Thursday, September 16, 2010

Dr. Doolittle's Mom





When my daughter, Mary, was a little girl, I couldn’t put frilly pink dresses on her without a fight. Oh, yes she put them on and she looked angelic, but underneath that perfect little princess exterior was a tomboy that couldn’t wait to get out.

Ellie Mae Clampett had nothing on her and any critter that crawled, trotted, waddled, hopped or flew eventually landed in my back yard.  Somehow she could always talk me into yet another pet.  I only had a few rules; they couldn’t have a long, hairless pink tail, slither or have eight legs.  I have learned a lot being the mother of a mini Dr. Doolittle, though, and I am more than willing to share that knowledge with other parents.

.....

STATED GOAL:
Swap "tomboy" for "wild child" in the post, starting with "Dr. Doolittle's Mom" and going on through "to get out.", and give that stretch again. Work only from the post above.

.....

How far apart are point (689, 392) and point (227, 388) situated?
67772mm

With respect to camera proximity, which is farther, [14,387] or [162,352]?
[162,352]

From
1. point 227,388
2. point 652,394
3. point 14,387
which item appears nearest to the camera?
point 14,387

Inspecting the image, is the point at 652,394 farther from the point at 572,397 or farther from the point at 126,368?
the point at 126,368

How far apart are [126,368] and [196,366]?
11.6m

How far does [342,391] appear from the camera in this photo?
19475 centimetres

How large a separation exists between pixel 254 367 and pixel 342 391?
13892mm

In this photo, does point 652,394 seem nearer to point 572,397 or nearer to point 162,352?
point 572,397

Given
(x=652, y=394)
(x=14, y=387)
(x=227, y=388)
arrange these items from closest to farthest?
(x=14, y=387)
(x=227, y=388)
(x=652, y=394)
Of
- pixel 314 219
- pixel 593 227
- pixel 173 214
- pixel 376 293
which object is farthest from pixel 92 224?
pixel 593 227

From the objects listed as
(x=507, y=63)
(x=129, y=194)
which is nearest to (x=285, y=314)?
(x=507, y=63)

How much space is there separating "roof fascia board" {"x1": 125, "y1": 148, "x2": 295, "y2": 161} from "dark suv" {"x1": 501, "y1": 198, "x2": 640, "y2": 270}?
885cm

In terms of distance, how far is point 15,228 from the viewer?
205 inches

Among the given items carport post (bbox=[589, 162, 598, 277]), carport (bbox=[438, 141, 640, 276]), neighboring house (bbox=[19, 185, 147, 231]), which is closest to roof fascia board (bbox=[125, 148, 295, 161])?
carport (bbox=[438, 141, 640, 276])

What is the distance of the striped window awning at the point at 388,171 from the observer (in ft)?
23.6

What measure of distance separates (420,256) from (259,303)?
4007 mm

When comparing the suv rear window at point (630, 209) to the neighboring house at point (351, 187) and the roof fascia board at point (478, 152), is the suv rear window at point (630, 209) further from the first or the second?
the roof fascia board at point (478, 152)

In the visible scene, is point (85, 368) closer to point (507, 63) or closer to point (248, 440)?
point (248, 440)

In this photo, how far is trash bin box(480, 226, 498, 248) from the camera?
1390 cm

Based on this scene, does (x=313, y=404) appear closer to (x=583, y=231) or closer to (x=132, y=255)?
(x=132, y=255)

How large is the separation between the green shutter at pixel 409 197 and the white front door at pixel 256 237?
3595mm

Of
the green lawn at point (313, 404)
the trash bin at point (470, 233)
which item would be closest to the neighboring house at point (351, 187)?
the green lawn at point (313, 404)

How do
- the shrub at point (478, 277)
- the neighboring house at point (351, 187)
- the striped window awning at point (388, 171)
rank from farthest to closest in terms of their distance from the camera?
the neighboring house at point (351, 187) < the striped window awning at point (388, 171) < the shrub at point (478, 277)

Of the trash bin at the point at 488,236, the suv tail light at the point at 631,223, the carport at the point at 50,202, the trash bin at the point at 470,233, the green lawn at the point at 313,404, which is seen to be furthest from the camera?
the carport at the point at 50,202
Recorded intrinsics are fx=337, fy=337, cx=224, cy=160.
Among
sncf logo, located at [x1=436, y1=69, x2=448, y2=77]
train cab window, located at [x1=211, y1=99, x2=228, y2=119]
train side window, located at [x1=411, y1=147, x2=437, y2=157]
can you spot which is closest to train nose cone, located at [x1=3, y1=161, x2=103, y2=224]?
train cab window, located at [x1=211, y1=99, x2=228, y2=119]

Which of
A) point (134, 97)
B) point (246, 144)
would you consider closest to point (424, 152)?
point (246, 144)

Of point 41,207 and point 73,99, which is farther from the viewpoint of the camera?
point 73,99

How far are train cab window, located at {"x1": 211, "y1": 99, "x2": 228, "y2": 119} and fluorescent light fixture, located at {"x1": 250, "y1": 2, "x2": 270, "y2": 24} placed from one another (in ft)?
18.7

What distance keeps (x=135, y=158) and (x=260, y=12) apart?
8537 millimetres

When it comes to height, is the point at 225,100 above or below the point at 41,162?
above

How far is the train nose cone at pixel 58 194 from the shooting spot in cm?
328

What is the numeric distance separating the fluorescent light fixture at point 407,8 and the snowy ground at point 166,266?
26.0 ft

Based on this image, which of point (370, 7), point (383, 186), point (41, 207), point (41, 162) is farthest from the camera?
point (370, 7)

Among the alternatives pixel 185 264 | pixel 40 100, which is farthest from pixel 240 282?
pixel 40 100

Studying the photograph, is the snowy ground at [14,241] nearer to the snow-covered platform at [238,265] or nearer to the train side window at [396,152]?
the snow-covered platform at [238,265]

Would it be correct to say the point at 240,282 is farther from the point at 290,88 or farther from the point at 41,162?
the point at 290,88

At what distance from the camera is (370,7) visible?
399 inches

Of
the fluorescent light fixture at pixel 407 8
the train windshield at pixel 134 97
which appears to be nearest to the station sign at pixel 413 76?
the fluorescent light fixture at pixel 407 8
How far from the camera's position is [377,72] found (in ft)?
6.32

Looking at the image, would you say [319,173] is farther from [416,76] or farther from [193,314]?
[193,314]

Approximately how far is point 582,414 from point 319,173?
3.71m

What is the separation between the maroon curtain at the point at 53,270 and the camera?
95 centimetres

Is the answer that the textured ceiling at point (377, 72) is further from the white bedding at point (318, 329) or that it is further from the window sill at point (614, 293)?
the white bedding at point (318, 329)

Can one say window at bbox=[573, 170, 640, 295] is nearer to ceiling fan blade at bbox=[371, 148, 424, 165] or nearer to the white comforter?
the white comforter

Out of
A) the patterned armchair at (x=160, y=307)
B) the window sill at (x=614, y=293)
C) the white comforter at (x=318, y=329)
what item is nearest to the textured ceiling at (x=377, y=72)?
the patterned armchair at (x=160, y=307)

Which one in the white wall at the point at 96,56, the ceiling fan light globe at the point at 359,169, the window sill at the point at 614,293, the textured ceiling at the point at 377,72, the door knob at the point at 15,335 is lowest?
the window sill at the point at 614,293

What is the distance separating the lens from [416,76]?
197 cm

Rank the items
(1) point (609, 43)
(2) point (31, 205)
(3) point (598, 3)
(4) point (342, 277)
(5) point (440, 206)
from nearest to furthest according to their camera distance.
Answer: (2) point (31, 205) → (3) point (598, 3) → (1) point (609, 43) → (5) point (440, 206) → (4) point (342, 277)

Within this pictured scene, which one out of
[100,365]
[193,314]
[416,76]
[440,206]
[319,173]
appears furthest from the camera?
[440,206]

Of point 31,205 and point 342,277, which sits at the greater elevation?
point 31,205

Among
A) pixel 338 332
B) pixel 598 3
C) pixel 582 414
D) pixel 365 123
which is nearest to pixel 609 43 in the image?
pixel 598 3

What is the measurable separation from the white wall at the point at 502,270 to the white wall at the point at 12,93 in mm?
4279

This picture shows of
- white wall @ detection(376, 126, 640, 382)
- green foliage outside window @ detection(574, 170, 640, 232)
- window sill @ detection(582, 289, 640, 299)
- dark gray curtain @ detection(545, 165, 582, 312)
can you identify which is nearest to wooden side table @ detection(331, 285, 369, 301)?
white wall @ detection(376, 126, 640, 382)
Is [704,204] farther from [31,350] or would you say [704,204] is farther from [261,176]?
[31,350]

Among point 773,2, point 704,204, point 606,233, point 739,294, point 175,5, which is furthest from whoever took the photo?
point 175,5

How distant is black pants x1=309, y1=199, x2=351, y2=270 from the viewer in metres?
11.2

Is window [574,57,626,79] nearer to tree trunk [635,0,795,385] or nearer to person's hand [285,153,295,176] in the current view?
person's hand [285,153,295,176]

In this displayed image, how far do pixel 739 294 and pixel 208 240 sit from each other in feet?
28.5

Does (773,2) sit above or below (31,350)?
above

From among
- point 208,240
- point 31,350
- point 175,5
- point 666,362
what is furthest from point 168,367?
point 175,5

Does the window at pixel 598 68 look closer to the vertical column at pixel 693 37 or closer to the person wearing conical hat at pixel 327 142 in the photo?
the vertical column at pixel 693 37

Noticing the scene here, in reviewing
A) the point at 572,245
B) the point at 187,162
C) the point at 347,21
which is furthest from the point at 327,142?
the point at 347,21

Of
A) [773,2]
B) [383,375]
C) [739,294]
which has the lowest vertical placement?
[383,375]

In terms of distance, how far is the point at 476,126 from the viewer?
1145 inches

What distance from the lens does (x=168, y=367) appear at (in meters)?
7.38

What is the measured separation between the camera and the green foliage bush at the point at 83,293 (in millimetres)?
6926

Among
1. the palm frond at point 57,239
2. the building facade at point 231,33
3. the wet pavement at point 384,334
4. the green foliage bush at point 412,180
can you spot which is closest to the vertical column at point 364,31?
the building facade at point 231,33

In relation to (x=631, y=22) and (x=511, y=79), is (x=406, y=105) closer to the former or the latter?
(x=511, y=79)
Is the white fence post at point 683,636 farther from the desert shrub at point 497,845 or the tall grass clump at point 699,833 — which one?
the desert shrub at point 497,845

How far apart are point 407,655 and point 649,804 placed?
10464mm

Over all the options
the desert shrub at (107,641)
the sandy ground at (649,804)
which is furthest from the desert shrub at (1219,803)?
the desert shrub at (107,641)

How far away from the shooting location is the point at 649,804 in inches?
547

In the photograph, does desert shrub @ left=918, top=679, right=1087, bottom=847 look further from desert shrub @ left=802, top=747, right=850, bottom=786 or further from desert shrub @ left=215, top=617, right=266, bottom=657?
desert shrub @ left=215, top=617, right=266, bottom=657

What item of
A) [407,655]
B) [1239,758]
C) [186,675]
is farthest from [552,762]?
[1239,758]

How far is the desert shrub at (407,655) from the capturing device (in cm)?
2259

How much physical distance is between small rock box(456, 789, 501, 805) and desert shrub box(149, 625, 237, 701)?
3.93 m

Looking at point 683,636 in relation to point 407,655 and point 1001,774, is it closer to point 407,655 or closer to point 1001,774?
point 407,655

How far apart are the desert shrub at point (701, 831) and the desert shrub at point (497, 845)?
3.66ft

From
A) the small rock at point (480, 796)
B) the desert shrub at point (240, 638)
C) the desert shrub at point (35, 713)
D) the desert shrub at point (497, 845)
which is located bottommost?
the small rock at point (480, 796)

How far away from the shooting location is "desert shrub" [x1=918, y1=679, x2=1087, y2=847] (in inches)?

.....

SOLUTION TO THIS TASK:
Dr. Doolittle's Mom





When my daughter, Mary, was a little girl, I couldn’t put frilly pink dresses on her without a fight. Oh, yes she put them on and she looked angelic, but underneath that perfect little princess exterior was a wild child that couldn’t wait to get out.